Jamais le pauvre musicien qui, même en état de quiétude, avait grand-peine à jouer juste, n’avait été disposé à jouer plus faux, lorsqu’à son grand étonnement, au premier coup d’archet qu’il donna, ses doigts se mirent à courir sur les cordes avec une rapidité et une justesse qui eussent fait honneur à Paganini ou à Bériot. En même temps, des sons, d’une suavité si grande que le pauvre diable ne pouvait croire qu’ils émanassent de lui, se répandirent dans l’air, et chaque cavalier ayant choisi sa danseuse, une valse effrénée, une de ces valses comme en a vu Faust et comme les peint Boulanger, commença, s’enlaçant, s’enroulant, se tordant comme les mille replis d’un immense serpent, et tout cela avec des cris de joie, des rires, des contorsions si étranges, que le vertige gagna le musicien sur sa table, et que, ne pouvant rester en place, il sauta à bas de son trône improvisé, s’élança d’un seul bond au milieu du cercle, et là, sautant sur un pied, sautant sur l’autre, marquant ainsi la mesure de plus en plus rapide, il finit à son tour par crier, rire et trépigner de toute sa force, si bien qu’à la fin de la danse il était aussi fatigué que les valseurs.

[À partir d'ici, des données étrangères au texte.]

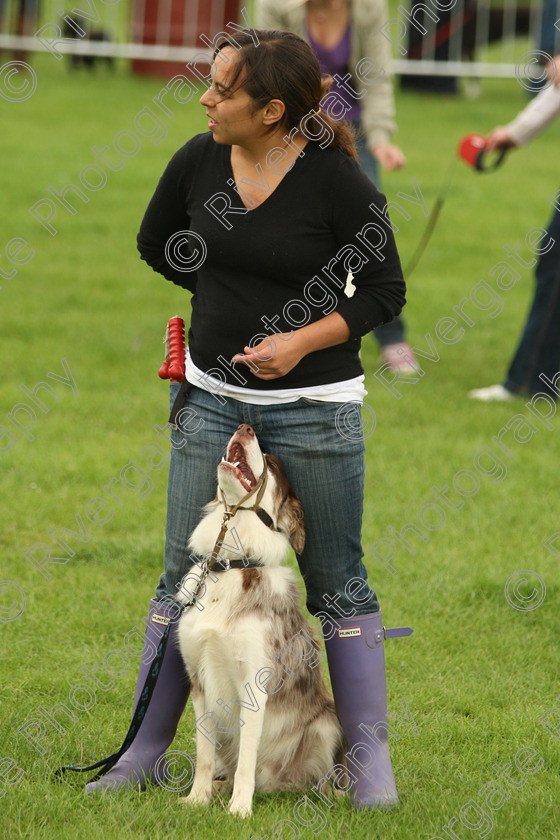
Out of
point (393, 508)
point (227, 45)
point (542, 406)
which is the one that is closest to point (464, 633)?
point (393, 508)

Alors une belle dame s’approcha de lui, tenant sur un plateau d’argent une coupe d’or pleine de vin délicieux, que le musicien avala jusqu’à la dernière goutte ; pendant ce temps, deux pages lui ôtaient son habit, et la dame, lui appliquant le plateau sur sa bosse, prit un fin couteau à lame d’or, et, sans la moindre douleur, lui enleva l’excroissance qu’il avait jusque-là patiemment portée entre ses deux épaules. Enfin, un beau seigneur, fouillant à son escarcelle, versa dans la coupe vide une poignée de florins d’or pour remplacer le vin qu’il avait bu : le pauvre musicien, voyant que jusque-là on ne lui voulait que du bien, laissait faire les beaux messieurs et les belles dames, tout en se confondant en excuses sur la peine qu’il leur donnait, lorsque tout à coup un coq chanta dans les environs ; à l’instant même, bougies, souper, vins, dames, chevaliers, pages, tout disparut comme si la bouche même du néant avait soufflé dessus, et il se retrouva seul dans la nuit, sans bosse, tenant son violon et son archet d’une main, et sa coupe pleine d’or de l’autre.

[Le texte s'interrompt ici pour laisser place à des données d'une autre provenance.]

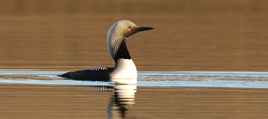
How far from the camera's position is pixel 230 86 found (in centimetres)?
1627

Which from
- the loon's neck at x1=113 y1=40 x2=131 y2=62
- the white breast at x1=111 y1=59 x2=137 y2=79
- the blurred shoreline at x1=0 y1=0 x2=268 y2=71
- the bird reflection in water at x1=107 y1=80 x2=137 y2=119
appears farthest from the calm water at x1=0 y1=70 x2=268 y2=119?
the blurred shoreline at x1=0 y1=0 x2=268 y2=71

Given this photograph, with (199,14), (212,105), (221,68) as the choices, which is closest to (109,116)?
(212,105)

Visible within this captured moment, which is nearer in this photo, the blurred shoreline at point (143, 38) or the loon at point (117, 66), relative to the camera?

Il resta un moment tout étourdi et comme s’il venait de faire un rêve, mais s’étant peu à peu rassuré, il vit qu’il était bien éveillé en se parlant à lui-même et en se félicitant tout haut sur le bonheur qui lui était arrivé. Il reprit le chemin de sa maison, frappa à la porte et appela. Sa femme se leva aussitôt et vint lui ouvrir ; mais à l’aspect de cet homme parfaitement droit, à la place où elle s’attendait à voir un bossu, elle referma vivement la porte, croyant que c’était un voleur qui, pour pénétrer chez elle, avait imité la voix de son mari. Si bien que le pauvre diable eut beau faire et beau dire, force lui fut de passer la nuit sur le banc de pierre qui était près du seuil de sa maison.

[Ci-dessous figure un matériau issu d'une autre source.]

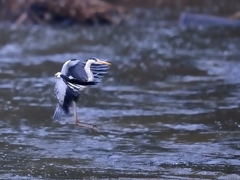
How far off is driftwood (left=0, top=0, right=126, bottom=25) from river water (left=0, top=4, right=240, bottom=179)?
3259 millimetres

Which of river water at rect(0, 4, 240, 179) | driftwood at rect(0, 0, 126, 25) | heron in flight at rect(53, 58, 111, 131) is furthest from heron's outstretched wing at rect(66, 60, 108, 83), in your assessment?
driftwood at rect(0, 0, 126, 25)

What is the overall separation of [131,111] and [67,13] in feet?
38.0

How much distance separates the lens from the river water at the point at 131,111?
22.8 ft

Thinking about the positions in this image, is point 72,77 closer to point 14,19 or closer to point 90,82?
point 90,82

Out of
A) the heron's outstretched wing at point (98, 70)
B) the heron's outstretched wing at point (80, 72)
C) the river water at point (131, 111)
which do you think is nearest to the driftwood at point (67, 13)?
the river water at point (131, 111)

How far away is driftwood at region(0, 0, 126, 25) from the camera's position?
20391mm

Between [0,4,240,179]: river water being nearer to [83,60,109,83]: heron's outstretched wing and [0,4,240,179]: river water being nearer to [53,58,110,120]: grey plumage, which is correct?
[53,58,110,120]: grey plumage

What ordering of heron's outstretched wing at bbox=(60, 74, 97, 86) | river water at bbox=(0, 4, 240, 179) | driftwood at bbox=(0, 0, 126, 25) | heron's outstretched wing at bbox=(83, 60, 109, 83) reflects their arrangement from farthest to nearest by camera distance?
1. driftwood at bbox=(0, 0, 126, 25)
2. heron's outstretched wing at bbox=(83, 60, 109, 83)
3. heron's outstretched wing at bbox=(60, 74, 97, 86)
4. river water at bbox=(0, 4, 240, 179)

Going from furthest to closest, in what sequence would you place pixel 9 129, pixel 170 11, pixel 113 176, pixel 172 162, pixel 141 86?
pixel 170 11 < pixel 141 86 < pixel 9 129 < pixel 172 162 < pixel 113 176

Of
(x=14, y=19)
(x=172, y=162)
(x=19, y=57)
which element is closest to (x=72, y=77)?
(x=172, y=162)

Le lendemain au matin, le pauvre musicien fit une nouvelle tentative, et, plus heureux que dans la nuit, finit par être reconnu par sa moitié. Il est vrai que la bonne dame, voyant un homme droit et riche à la place d’un homme pauvre et bossu, donna peut-être quelque chose au hasard en voyant qu’elle ne perdait pas au change. Le musicien lui raconta alors tout ce qui s’était passé, et sa femme qui, comme on a déjà pu s’en apercevoir, était une femme de sens, lui conseilla de donner en aumônes le quart de son or, et comme avec le reste ils avaient encore de quoi vivre tranquillement et honorablement, de suspendre, en manière d’ex-voto, le violon miraculeux au-dessous de l’image de son patron. C’était un bon conseil ; aussi fut-il de point en point suivi par l’ex-bossu.

L’aventure, comme on le pense bien, fit grand bruit à Aix-la-Chapelle ; les uns en furent contents, et c’était le plus grand nombre, car le pauvre musicien était généralement fort aimé ; d’autres en furent affligés, et ceux-là c’étaient les envieux.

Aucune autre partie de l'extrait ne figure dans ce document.